DATA FOR THE TASK ->
┄┄┄┄┄┄┄┄┄┄┄┄┄┄┄┄┄┄┄┄
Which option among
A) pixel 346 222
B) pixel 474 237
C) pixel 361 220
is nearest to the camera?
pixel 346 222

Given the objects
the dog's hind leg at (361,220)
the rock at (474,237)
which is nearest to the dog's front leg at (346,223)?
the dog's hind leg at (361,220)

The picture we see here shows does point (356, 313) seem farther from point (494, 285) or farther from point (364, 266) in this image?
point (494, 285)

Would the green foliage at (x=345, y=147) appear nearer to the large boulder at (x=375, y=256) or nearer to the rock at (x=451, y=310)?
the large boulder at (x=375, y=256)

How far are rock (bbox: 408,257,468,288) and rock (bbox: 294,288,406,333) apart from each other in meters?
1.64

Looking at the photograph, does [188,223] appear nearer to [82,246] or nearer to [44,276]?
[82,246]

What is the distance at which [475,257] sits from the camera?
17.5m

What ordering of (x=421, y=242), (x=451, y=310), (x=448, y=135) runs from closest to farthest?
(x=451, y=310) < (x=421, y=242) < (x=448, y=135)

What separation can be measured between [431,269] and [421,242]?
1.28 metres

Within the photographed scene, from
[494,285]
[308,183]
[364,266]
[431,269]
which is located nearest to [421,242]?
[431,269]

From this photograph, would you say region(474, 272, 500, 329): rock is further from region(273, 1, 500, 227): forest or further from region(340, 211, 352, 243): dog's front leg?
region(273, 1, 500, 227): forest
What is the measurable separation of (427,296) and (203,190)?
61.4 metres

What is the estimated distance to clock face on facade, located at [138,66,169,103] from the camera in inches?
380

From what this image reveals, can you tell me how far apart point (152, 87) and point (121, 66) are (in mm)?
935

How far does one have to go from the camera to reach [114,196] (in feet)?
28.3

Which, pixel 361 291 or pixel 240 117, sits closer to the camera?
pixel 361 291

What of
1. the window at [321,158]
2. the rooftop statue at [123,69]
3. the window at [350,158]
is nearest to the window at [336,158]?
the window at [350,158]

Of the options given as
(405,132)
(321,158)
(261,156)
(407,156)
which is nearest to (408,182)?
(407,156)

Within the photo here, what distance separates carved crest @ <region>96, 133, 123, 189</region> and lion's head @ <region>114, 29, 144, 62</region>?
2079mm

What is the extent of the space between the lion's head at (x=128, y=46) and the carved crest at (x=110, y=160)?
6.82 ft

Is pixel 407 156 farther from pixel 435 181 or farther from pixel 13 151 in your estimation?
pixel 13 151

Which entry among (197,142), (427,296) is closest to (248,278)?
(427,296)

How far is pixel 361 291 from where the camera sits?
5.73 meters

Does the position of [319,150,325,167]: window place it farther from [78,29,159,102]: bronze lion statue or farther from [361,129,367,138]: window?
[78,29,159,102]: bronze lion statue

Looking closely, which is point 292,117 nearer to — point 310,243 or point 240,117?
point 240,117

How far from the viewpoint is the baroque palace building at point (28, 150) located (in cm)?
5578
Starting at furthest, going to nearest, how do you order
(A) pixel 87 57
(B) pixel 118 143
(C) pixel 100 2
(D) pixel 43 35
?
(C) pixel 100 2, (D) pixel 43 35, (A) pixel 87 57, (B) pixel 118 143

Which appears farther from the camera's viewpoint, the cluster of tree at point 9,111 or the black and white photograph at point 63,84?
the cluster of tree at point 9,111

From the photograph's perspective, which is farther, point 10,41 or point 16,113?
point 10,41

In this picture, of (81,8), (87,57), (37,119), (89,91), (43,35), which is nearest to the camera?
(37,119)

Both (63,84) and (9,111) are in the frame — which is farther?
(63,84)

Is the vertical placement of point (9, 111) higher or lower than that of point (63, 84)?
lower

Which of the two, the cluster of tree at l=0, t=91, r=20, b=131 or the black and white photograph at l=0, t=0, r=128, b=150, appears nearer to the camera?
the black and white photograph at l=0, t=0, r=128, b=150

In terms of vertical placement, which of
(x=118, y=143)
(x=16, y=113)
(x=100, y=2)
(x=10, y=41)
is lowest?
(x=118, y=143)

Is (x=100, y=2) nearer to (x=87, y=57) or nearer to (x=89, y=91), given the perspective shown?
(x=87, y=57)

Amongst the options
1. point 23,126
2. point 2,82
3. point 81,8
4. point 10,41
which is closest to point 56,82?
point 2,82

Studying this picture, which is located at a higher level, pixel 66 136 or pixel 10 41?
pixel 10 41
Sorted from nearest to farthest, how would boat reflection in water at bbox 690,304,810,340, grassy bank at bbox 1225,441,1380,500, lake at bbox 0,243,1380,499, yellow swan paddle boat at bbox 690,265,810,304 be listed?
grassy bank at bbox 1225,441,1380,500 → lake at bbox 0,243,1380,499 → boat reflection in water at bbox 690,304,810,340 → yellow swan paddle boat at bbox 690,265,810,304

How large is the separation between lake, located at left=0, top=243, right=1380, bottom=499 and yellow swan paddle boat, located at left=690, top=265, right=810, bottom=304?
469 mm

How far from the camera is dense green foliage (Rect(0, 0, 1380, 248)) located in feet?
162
┄┄┄┄┄┄┄┄┄┄┄┄┄┄┄┄┄┄┄┄
INSTRUCTIONS TO FOLLOW -> Reproduce the material word for word, starting at the line that contains "Is (x=100, y=2)" and ending at the last line of the material.

REPLY TO THE TASK ->
Is (x=100, y=2) nearer to (x=87, y=57) or nearer to (x=89, y=91), given the perspective shown?
(x=87, y=57)

Amongst the options
1. point 23,126
2. point 2,82
3. point 81,8
4. point 10,41
which is closest to point 56,82?
point 2,82

Studying this picture, which is located at a higher level, pixel 66 136 or pixel 10 41?
pixel 10 41
Sorted from nearest to farthest, how would boat reflection in water at bbox 690,304,810,340, grassy bank at bbox 1225,441,1380,500, lake at bbox 0,243,1380,499, yellow swan paddle boat at bbox 690,265,810,304 be listed?
grassy bank at bbox 1225,441,1380,500 → lake at bbox 0,243,1380,499 → boat reflection in water at bbox 690,304,810,340 → yellow swan paddle boat at bbox 690,265,810,304

How large is the separation between lake, located at left=0, top=243, right=1380, bottom=499 and yellow swan paddle boat, located at left=690, top=265, right=810, bottom=304?
469 mm

How far from the camera is dense green foliage (Rect(0, 0, 1380, 248)) located in feet?
162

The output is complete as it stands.